「ただいま」

挨拶を呟くようにいうと、カレンは家のドアを開けた。

アートウッド家にいた時は小さいながらも、屋敷に住んでいたが、

養子にだされた家は、小さな一軒家だった。

狭く感じた家も住み慣れれば、大した違和感もない。

「おかえりなさい。少し遅かったわね」

母親となった女が、二階に上がるカレンの足音に気付き、顔を出した。

もう何年もたつとはいえ、他人である。まだ親子の間は、ぎこちなかった。

一応、父さん母さんと呼んではいるが、

それはそう呼んだ時の養父母の嬉しそうな顔が、忘れられないからだ。

育ててもらっているのだから、それくらいは当然。

どこか冷めた子供だったのだろう。それは、今も変わらない。



「ふう」

少し息を吐いた。ここは、少なくとも、少しは息抜きができる場所だった。

それなのに、先程現れたサイキッカーが、カレンには気になった。

(アステカ王国…。
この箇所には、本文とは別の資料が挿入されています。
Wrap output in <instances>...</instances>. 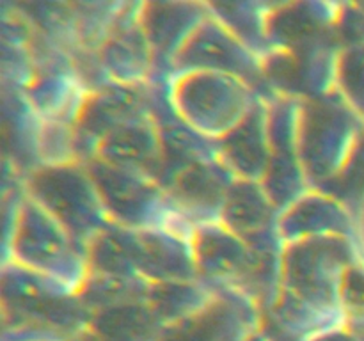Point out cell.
<instances>
[{
	"instance_id": "4fadbf2b",
	"label": "cell",
	"mask_w": 364,
	"mask_h": 341,
	"mask_svg": "<svg viewBox=\"0 0 364 341\" xmlns=\"http://www.w3.org/2000/svg\"><path fill=\"white\" fill-rule=\"evenodd\" d=\"M198 279L215 288H237L247 295L258 256L238 234L223 222L196 224L192 227Z\"/></svg>"
},
{
	"instance_id": "8fae6325",
	"label": "cell",
	"mask_w": 364,
	"mask_h": 341,
	"mask_svg": "<svg viewBox=\"0 0 364 341\" xmlns=\"http://www.w3.org/2000/svg\"><path fill=\"white\" fill-rule=\"evenodd\" d=\"M262 327V311L237 288H215L206 308L164 327L159 341H245Z\"/></svg>"
},
{
	"instance_id": "603a6c76",
	"label": "cell",
	"mask_w": 364,
	"mask_h": 341,
	"mask_svg": "<svg viewBox=\"0 0 364 341\" xmlns=\"http://www.w3.org/2000/svg\"><path fill=\"white\" fill-rule=\"evenodd\" d=\"M92 158L159 181L162 170V148L151 114L130 121L107 135L96 146Z\"/></svg>"
},
{
	"instance_id": "f546056e",
	"label": "cell",
	"mask_w": 364,
	"mask_h": 341,
	"mask_svg": "<svg viewBox=\"0 0 364 341\" xmlns=\"http://www.w3.org/2000/svg\"><path fill=\"white\" fill-rule=\"evenodd\" d=\"M149 286L151 283H148L144 277L89 274L85 283L78 290V298L89 313H95L114 305L148 302Z\"/></svg>"
},
{
	"instance_id": "ac0fdd59",
	"label": "cell",
	"mask_w": 364,
	"mask_h": 341,
	"mask_svg": "<svg viewBox=\"0 0 364 341\" xmlns=\"http://www.w3.org/2000/svg\"><path fill=\"white\" fill-rule=\"evenodd\" d=\"M341 2L295 0L274 2L267 18V36L272 52H295L336 38Z\"/></svg>"
},
{
	"instance_id": "7a4b0ae2",
	"label": "cell",
	"mask_w": 364,
	"mask_h": 341,
	"mask_svg": "<svg viewBox=\"0 0 364 341\" xmlns=\"http://www.w3.org/2000/svg\"><path fill=\"white\" fill-rule=\"evenodd\" d=\"M2 263H16L77 293L89 276L87 252L27 194L13 231L4 240Z\"/></svg>"
},
{
	"instance_id": "277c9868",
	"label": "cell",
	"mask_w": 364,
	"mask_h": 341,
	"mask_svg": "<svg viewBox=\"0 0 364 341\" xmlns=\"http://www.w3.org/2000/svg\"><path fill=\"white\" fill-rule=\"evenodd\" d=\"M364 121L338 91L302 99L299 155L311 188L333 180L347 162Z\"/></svg>"
},
{
	"instance_id": "d6a6232c",
	"label": "cell",
	"mask_w": 364,
	"mask_h": 341,
	"mask_svg": "<svg viewBox=\"0 0 364 341\" xmlns=\"http://www.w3.org/2000/svg\"><path fill=\"white\" fill-rule=\"evenodd\" d=\"M340 305L347 322L364 320V258L352 263L340 286Z\"/></svg>"
},
{
	"instance_id": "4dcf8cb0",
	"label": "cell",
	"mask_w": 364,
	"mask_h": 341,
	"mask_svg": "<svg viewBox=\"0 0 364 341\" xmlns=\"http://www.w3.org/2000/svg\"><path fill=\"white\" fill-rule=\"evenodd\" d=\"M316 190L333 195L359 219L364 208V128L340 173Z\"/></svg>"
},
{
	"instance_id": "e575fe53",
	"label": "cell",
	"mask_w": 364,
	"mask_h": 341,
	"mask_svg": "<svg viewBox=\"0 0 364 341\" xmlns=\"http://www.w3.org/2000/svg\"><path fill=\"white\" fill-rule=\"evenodd\" d=\"M309 341H359V340L350 332V330H348L347 325H343V327H338V329L329 330V332L320 334V336L313 337V340Z\"/></svg>"
},
{
	"instance_id": "5b68a950",
	"label": "cell",
	"mask_w": 364,
	"mask_h": 341,
	"mask_svg": "<svg viewBox=\"0 0 364 341\" xmlns=\"http://www.w3.org/2000/svg\"><path fill=\"white\" fill-rule=\"evenodd\" d=\"M359 258H363L361 247L352 238L323 237L291 242L283 251L281 291L318 308L341 309V281L348 266Z\"/></svg>"
},
{
	"instance_id": "d590c367",
	"label": "cell",
	"mask_w": 364,
	"mask_h": 341,
	"mask_svg": "<svg viewBox=\"0 0 364 341\" xmlns=\"http://www.w3.org/2000/svg\"><path fill=\"white\" fill-rule=\"evenodd\" d=\"M245 341H272V340H270V337L263 332L262 327H259V329H256L255 332H252Z\"/></svg>"
},
{
	"instance_id": "7402d4cb",
	"label": "cell",
	"mask_w": 364,
	"mask_h": 341,
	"mask_svg": "<svg viewBox=\"0 0 364 341\" xmlns=\"http://www.w3.org/2000/svg\"><path fill=\"white\" fill-rule=\"evenodd\" d=\"M139 276L148 283L198 281L192 231L156 227L137 231Z\"/></svg>"
},
{
	"instance_id": "d6986e66",
	"label": "cell",
	"mask_w": 364,
	"mask_h": 341,
	"mask_svg": "<svg viewBox=\"0 0 364 341\" xmlns=\"http://www.w3.org/2000/svg\"><path fill=\"white\" fill-rule=\"evenodd\" d=\"M237 178L217 158L192 166L174 176L164 190L174 208L192 224L219 222L224 201Z\"/></svg>"
},
{
	"instance_id": "6da1fadb",
	"label": "cell",
	"mask_w": 364,
	"mask_h": 341,
	"mask_svg": "<svg viewBox=\"0 0 364 341\" xmlns=\"http://www.w3.org/2000/svg\"><path fill=\"white\" fill-rule=\"evenodd\" d=\"M0 293L4 329L39 330L73 341L91 320L77 291L16 263H2Z\"/></svg>"
},
{
	"instance_id": "e0dca14e",
	"label": "cell",
	"mask_w": 364,
	"mask_h": 341,
	"mask_svg": "<svg viewBox=\"0 0 364 341\" xmlns=\"http://www.w3.org/2000/svg\"><path fill=\"white\" fill-rule=\"evenodd\" d=\"M142 2H127L112 31L95 53L109 82L146 85L153 75V52L141 23Z\"/></svg>"
},
{
	"instance_id": "ba28073f",
	"label": "cell",
	"mask_w": 364,
	"mask_h": 341,
	"mask_svg": "<svg viewBox=\"0 0 364 341\" xmlns=\"http://www.w3.org/2000/svg\"><path fill=\"white\" fill-rule=\"evenodd\" d=\"M224 73L247 82L258 94L272 98L263 59L247 48L212 13L196 28L173 60V77L185 73Z\"/></svg>"
},
{
	"instance_id": "484cf974",
	"label": "cell",
	"mask_w": 364,
	"mask_h": 341,
	"mask_svg": "<svg viewBox=\"0 0 364 341\" xmlns=\"http://www.w3.org/2000/svg\"><path fill=\"white\" fill-rule=\"evenodd\" d=\"M137 229L110 222L87 245L89 274L103 276H139Z\"/></svg>"
},
{
	"instance_id": "7c38bea8",
	"label": "cell",
	"mask_w": 364,
	"mask_h": 341,
	"mask_svg": "<svg viewBox=\"0 0 364 341\" xmlns=\"http://www.w3.org/2000/svg\"><path fill=\"white\" fill-rule=\"evenodd\" d=\"M151 114L146 85H124L109 82L85 98L75 123V144L78 160L92 158L95 149L107 135L130 121Z\"/></svg>"
},
{
	"instance_id": "ffe728a7",
	"label": "cell",
	"mask_w": 364,
	"mask_h": 341,
	"mask_svg": "<svg viewBox=\"0 0 364 341\" xmlns=\"http://www.w3.org/2000/svg\"><path fill=\"white\" fill-rule=\"evenodd\" d=\"M279 233L284 244L323 237H345L359 242L358 217L343 202L316 188L281 213Z\"/></svg>"
},
{
	"instance_id": "8992f818",
	"label": "cell",
	"mask_w": 364,
	"mask_h": 341,
	"mask_svg": "<svg viewBox=\"0 0 364 341\" xmlns=\"http://www.w3.org/2000/svg\"><path fill=\"white\" fill-rule=\"evenodd\" d=\"M167 94L174 112L213 141L237 126L262 96L240 78L206 71L173 77Z\"/></svg>"
},
{
	"instance_id": "74e56055",
	"label": "cell",
	"mask_w": 364,
	"mask_h": 341,
	"mask_svg": "<svg viewBox=\"0 0 364 341\" xmlns=\"http://www.w3.org/2000/svg\"><path fill=\"white\" fill-rule=\"evenodd\" d=\"M36 341H68V340H63V337H43V340H36Z\"/></svg>"
},
{
	"instance_id": "cb8c5ba5",
	"label": "cell",
	"mask_w": 364,
	"mask_h": 341,
	"mask_svg": "<svg viewBox=\"0 0 364 341\" xmlns=\"http://www.w3.org/2000/svg\"><path fill=\"white\" fill-rule=\"evenodd\" d=\"M279 210L258 181L235 180L220 212V222L249 247L279 237Z\"/></svg>"
},
{
	"instance_id": "4316f807",
	"label": "cell",
	"mask_w": 364,
	"mask_h": 341,
	"mask_svg": "<svg viewBox=\"0 0 364 341\" xmlns=\"http://www.w3.org/2000/svg\"><path fill=\"white\" fill-rule=\"evenodd\" d=\"M85 330L102 340L159 341L162 325L151 313L148 302H134L91 313Z\"/></svg>"
},
{
	"instance_id": "52a82bcc",
	"label": "cell",
	"mask_w": 364,
	"mask_h": 341,
	"mask_svg": "<svg viewBox=\"0 0 364 341\" xmlns=\"http://www.w3.org/2000/svg\"><path fill=\"white\" fill-rule=\"evenodd\" d=\"M110 222L130 229L192 231V224L174 208L162 185L153 178L112 167L98 158L85 160Z\"/></svg>"
},
{
	"instance_id": "44dd1931",
	"label": "cell",
	"mask_w": 364,
	"mask_h": 341,
	"mask_svg": "<svg viewBox=\"0 0 364 341\" xmlns=\"http://www.w3.org/2000/svg\"><path fill=\"white\" fill-rule=\"evenodd\" d=\"M219 158L238 180L262 183L270 162L269 98L259 96L247 116L217 141Z\"/></svg>"
},
{
	"instance_id": "d4e9b609",
	"label": "cell",
	"mask_w": 364,
	"mask_h": 341,
	"mask_svg": "<svg viewBox=\"0 0 364 341\" xmlns=\"http://www.w3.org/2000/svg\"><path fill=\"white\" fill-rule=\"evenodd\" d=\"M4 142L11 166L25 176L41 166L39 139L45 121L28 103L23 89L4 84Z\"/></svg>"
},
{
	"instance_id": "2e32d148",
	"label": "cell",
	"mask_w": 364,
	"mask_h": 341,
	"mask_svg": "<svg viewBox=\"0 0 364 341\" xmlns=\"http://www.w3.org/2000/svg\"><path fill=\"white\" fill-rule=\"evenodd\" d=\"M23 92L45 123L75 126L91 89L78 73L73 57L55 50L36 64L34 78Z\"/></svg>"
},
{
	"instance_id": "1f68e13d",
	"label": "cell",
	"mask_w": 364,
	"mask_h": 341,
	"mask_svg": "<svg viewBox=\"0 0 364 341\" xmlns=\"http://www.w3.org/2000/svg\"><path fill=\"white\" fill-rule=\"evenodd\" d=\"M336 91L364 121V45L343 46L340 50Z\"/></svg>"
},
{
	"instance_id": "83f0119b",
	"label": "cell",
	"mask_w": 364,
	"mask_h": 341,
	"mask_svg": "<svg viewBox=\"0 0 364 341\" xmlns=\"http://www.w3.org/2000/svg\"><path fill=\"white\" fill-rule=\"evenodd\" d=\"M215 290L203 281H167L151 283L148 305L164 327L181 322L210 304Z\"/></svg>"
},
{
	"instance_id": "9c48e42d",
	"label": "cell",
	"mask_w": 364,
	"mask_h": 341,
	"mask_svg": "<svg viewBox=\"0 0 364 341\" xmlns=\"http://www.w3.org/2000/svg\"><path fill=\"white\" fill-rule=\"evenodd\" d=\"M302 99L276 94L269 99L270 162L262 185L279 213L311 190L299 155Z\"/></svg>"
},
{
	"instance_id": "f1b7e54d",
	"label": "cell",
	"mask_w": 364,
	"mask_h": 341,
	"mask_svg": "<svg viewBox=\"0 0 364 341\" xmlns=\"http://www.w3.org/2000/svg\"><path fill=\"white\" fill-rule=\"evenodd\" d=\"M274 2H208V9L251 52L265 59L272 53L267 36V18Z\"/></svg>"
},
{
	"instance_id": "3957f363",
	"label": "cell",
	"mask_w": 364,
	"mask_h": 341,
	"mask_svg": "<svg viewBox=\"0 0 364 341\" xmlns=\"http://www.w3.org/2000/svg\"><path fill=\"white\" fill-rule=\"evenodd\" d=\"M21 183L25 194L43 206L85 252L89 242L110 224L98 188L82 160L39 166L25 174Z\"/></svg>"
},
{
	"instance_id": "30bf717a",
	"label": "cell",
	"mask_w": 364,
	"mask_h": 341,
	"mask_svg": "<svg viewBox=\"0 0 364 341\" xmlns=\"http://www.w3.org/2000/svg\"><path fill=\"white\" fill-rule=\"evenodd\" d=\"M340 43L336 38L295 52H272L263 59L265 80L274 94L313 99L336 91Z\"/></svg>"
},
{
	"instance_id": "9a60e30c",
	"label": "cell",
	"mask_w": 364,
	"mask_h": 341,
	"mask_svg": "<svg viewBox=\"0 0 364 341\" xmlns=\"http://www.w3.org/2000/svg\"><path fill=\"white\" fill-rule=\"evenodd\" d=\"M208 16V2H142L141 23L153 52L149 82H169L173 78L174 57Z\"/></svg>"
},
{
	"instance_id": "836d02e7",
	"label": "cell",
	"mask_w": 364,
	"mask_h": 341,
	"mask_svg": "<svg viewBox=\"0 0 364 341\" xmlns=\"http://www.w3.org/2000/svg\"><path fill=\"white\" fill-rule=\"evenodd\" d=\"M334 34L341 48L364 45V2H341Z\"/></svg>"
},
{
	"instance_id": "5bb4252c",
	"label": "cell",
	"mask_w": 364,
	"mask_h": 341,
	"mask_svg": "<svg viewBox=\"0 0 364 341\" xmlns=\"http://www.w3.org/2000/svg\"><path fill=\"white\" fill-rule=\"evenodd\" d=\"M169 82H149V110L156 124L162 148V170L159 183L164 188L185 169L219 158V146L213 139L188 126L169 102Z\"/></svg>"
},
{
	"instance_id": "8d00e7d4",
	"label": "cell",
	"mask_w": 364,
	"mask_h": 341,
	"mask_svg": "<svg viewBox=\"0 0 364 341\" xmlns=\"http://www.w3.org/2000/svg\"><path fill=\"white\" fill-rule=\"evenodd\" d=\"M73 341H114V340H102V337H96L92 336L91 332H87V330H84V332H82L80 336L75 337Z\"/></svg>"
}]
</instances>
伝説の国といわれているが、確かに存在する)

学校の図書館に資料がなかったので、カレンは中央図書館までテレポートした。


一部の関係者しか入れない奥の蔵書まで、忍び込んだ。

カレンのレベルを止めることのできるセキュリティは、存在しない。

コンピューターを狂わせながら、正常にし、監視カメラには夢を見させた。


そこで見た資料によると、サイキッカーとは…精神力を力に変えることのできる人類とあった。
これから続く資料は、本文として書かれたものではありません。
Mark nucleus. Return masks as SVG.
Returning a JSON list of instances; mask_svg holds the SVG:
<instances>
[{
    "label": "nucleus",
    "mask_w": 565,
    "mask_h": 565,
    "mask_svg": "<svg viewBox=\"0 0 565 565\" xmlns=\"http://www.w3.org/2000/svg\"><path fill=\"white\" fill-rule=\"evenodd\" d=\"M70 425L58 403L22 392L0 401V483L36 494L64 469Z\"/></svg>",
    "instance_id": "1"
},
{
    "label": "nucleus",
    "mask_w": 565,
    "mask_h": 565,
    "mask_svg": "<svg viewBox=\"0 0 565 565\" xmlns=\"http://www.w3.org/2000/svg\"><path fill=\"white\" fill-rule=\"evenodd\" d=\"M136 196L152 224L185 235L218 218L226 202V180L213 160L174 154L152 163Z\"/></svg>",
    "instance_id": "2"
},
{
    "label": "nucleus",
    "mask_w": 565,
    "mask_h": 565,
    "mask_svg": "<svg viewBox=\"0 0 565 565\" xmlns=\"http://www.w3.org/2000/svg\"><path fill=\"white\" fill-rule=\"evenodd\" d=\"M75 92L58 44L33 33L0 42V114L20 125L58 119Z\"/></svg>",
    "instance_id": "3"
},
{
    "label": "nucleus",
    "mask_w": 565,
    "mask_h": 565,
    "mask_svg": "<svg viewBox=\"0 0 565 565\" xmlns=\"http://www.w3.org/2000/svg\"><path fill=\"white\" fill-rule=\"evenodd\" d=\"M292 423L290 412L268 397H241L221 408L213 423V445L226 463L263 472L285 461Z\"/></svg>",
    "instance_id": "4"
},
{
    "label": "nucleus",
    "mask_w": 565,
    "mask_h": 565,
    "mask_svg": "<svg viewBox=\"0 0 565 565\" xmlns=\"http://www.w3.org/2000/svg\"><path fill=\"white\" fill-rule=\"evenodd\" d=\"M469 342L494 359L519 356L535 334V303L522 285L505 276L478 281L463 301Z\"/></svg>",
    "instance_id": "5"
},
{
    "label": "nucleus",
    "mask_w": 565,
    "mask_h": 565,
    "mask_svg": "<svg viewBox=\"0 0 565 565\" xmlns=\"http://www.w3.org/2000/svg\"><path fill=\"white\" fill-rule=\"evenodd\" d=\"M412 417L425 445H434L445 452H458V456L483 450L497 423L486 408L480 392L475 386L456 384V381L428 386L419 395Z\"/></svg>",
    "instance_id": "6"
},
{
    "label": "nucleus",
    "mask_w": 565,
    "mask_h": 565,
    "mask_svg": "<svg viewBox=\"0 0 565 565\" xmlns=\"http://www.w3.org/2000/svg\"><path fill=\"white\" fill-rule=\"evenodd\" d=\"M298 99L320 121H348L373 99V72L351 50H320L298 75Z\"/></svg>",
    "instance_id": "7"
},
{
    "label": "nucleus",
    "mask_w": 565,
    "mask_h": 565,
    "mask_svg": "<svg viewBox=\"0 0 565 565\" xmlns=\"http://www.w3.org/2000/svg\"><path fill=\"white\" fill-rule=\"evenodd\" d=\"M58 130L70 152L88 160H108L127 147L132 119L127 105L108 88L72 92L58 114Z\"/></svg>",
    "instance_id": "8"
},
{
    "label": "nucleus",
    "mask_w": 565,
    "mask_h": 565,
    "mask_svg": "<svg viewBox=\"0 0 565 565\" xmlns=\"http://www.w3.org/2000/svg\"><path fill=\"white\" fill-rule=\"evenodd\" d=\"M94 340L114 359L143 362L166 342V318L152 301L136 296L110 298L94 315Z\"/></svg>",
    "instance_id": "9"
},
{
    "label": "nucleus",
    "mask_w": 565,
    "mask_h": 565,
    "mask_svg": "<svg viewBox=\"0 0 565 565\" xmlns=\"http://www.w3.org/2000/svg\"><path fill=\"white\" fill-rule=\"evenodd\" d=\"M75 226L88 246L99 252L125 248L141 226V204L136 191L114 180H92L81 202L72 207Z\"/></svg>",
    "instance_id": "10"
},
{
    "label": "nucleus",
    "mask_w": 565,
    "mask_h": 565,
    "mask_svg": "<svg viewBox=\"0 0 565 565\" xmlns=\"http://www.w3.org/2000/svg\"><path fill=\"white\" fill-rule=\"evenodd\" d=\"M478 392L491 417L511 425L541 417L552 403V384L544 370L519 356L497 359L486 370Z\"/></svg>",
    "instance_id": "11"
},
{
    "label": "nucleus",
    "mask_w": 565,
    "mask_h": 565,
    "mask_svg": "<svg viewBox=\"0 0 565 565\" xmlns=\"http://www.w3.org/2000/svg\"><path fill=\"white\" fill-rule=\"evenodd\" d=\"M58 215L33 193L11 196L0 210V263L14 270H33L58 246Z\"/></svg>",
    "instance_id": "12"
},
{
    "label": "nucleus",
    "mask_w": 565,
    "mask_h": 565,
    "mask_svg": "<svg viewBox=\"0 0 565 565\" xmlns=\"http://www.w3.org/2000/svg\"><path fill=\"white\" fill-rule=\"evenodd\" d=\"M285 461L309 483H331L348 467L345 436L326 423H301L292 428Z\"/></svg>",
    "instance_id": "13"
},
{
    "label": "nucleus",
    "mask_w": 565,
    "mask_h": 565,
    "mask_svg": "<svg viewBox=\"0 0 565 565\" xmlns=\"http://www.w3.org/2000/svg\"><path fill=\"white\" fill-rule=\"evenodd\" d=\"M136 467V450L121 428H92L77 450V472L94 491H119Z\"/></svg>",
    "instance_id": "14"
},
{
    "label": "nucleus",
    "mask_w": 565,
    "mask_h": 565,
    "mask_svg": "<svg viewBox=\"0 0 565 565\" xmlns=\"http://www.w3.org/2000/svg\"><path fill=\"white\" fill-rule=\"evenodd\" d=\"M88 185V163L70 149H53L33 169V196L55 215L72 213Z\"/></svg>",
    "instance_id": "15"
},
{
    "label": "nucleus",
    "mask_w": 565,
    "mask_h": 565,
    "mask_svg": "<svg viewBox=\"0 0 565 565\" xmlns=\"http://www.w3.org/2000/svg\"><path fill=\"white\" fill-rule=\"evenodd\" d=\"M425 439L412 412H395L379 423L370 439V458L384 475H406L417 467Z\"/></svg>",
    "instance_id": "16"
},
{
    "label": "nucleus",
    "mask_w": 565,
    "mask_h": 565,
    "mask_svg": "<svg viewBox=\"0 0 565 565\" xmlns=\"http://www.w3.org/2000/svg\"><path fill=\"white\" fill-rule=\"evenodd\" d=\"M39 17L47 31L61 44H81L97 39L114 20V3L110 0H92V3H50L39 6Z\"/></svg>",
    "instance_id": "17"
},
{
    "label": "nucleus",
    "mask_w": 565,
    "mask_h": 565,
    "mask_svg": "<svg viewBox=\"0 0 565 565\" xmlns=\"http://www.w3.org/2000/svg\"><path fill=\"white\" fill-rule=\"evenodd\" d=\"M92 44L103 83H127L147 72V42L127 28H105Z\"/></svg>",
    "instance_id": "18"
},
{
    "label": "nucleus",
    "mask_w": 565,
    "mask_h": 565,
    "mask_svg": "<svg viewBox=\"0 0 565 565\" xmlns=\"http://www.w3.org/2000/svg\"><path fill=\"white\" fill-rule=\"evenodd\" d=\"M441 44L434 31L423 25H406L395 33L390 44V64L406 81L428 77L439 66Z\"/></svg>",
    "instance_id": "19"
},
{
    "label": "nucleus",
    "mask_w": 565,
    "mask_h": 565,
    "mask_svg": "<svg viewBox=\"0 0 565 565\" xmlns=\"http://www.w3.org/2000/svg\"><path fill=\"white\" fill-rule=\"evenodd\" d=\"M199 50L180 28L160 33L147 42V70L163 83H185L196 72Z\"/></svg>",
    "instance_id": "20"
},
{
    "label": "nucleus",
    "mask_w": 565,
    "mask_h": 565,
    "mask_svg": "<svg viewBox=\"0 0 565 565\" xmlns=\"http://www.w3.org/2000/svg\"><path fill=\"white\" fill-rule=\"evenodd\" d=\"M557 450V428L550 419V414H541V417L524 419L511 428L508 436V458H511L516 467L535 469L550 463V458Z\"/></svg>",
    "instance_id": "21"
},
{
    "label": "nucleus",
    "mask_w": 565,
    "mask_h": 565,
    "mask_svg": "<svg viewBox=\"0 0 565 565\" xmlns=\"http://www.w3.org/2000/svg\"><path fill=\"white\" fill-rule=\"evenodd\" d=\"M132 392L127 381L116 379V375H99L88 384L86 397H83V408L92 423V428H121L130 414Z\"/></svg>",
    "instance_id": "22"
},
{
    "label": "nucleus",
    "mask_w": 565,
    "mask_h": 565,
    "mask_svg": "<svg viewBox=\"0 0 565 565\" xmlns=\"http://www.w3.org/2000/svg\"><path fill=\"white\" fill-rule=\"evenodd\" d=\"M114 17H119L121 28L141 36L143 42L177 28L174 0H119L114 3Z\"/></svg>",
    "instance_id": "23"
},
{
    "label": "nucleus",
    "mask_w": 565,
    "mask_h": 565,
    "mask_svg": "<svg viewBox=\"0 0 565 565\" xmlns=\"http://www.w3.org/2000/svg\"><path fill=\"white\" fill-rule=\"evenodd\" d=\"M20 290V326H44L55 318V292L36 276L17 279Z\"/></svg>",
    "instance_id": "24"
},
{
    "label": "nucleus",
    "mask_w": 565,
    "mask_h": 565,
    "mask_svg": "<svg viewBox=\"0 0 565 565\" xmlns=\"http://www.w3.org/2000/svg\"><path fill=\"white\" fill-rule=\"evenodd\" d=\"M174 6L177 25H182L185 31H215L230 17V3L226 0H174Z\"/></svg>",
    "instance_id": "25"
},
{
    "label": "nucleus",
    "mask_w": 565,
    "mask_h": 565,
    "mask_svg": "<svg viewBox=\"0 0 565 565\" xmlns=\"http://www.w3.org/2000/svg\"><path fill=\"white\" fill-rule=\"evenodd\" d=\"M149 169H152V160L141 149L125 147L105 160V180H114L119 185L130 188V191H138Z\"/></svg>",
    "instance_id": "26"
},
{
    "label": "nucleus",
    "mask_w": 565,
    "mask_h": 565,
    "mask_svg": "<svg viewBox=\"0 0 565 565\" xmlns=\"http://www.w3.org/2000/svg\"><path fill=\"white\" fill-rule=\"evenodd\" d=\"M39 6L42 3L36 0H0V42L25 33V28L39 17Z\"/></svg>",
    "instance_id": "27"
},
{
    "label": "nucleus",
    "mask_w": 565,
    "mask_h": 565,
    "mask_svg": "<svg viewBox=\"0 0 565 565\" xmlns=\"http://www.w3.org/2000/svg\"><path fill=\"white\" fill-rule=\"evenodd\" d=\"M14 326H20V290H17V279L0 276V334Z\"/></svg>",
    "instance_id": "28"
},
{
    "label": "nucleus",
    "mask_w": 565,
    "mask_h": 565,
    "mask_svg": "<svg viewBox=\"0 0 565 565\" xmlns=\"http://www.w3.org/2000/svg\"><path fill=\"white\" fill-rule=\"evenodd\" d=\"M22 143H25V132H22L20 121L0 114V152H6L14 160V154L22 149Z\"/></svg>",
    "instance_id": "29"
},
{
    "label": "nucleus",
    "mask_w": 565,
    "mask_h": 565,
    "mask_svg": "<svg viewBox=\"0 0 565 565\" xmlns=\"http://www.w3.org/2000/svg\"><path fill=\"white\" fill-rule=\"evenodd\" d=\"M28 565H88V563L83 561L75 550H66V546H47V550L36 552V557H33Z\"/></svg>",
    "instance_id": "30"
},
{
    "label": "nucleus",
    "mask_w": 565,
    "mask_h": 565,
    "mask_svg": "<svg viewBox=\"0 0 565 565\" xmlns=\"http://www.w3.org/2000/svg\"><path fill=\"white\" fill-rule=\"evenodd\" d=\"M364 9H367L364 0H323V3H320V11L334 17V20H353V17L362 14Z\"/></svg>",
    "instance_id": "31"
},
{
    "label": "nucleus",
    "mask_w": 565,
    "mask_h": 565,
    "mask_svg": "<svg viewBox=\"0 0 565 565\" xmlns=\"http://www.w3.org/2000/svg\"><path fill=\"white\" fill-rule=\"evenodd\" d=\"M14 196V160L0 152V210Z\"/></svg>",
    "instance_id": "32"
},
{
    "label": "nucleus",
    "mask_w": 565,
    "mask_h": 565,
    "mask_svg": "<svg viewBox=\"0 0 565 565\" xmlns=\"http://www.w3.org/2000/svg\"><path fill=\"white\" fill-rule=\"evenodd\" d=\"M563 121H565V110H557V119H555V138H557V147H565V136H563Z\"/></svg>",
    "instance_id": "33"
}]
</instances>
魔力を使わずに、力を発揮できる能力はまさに、理想的であるが、

その分、脳への負担が激しく、精神の発達に伴い、肉体は、一般の人間よりも劣り、身体能力は下がっている。

脳を酷使している為に、直感力や予知に長けているが…老化は早い。

寿命は、普通の人間の半分と言われている。

その為、一部の王族の中には、精神をダウンロードして生きている者もいるらしい。

「サイキッカーか…」

まだ剣を合わせた訳ではないので、実力はわからなかった。

カレンはベッドに横になった。

ベッドと机以外何もないシンプルな部屋。

(これさえあればいい)

カレンは、胸の十字架を握り締めた。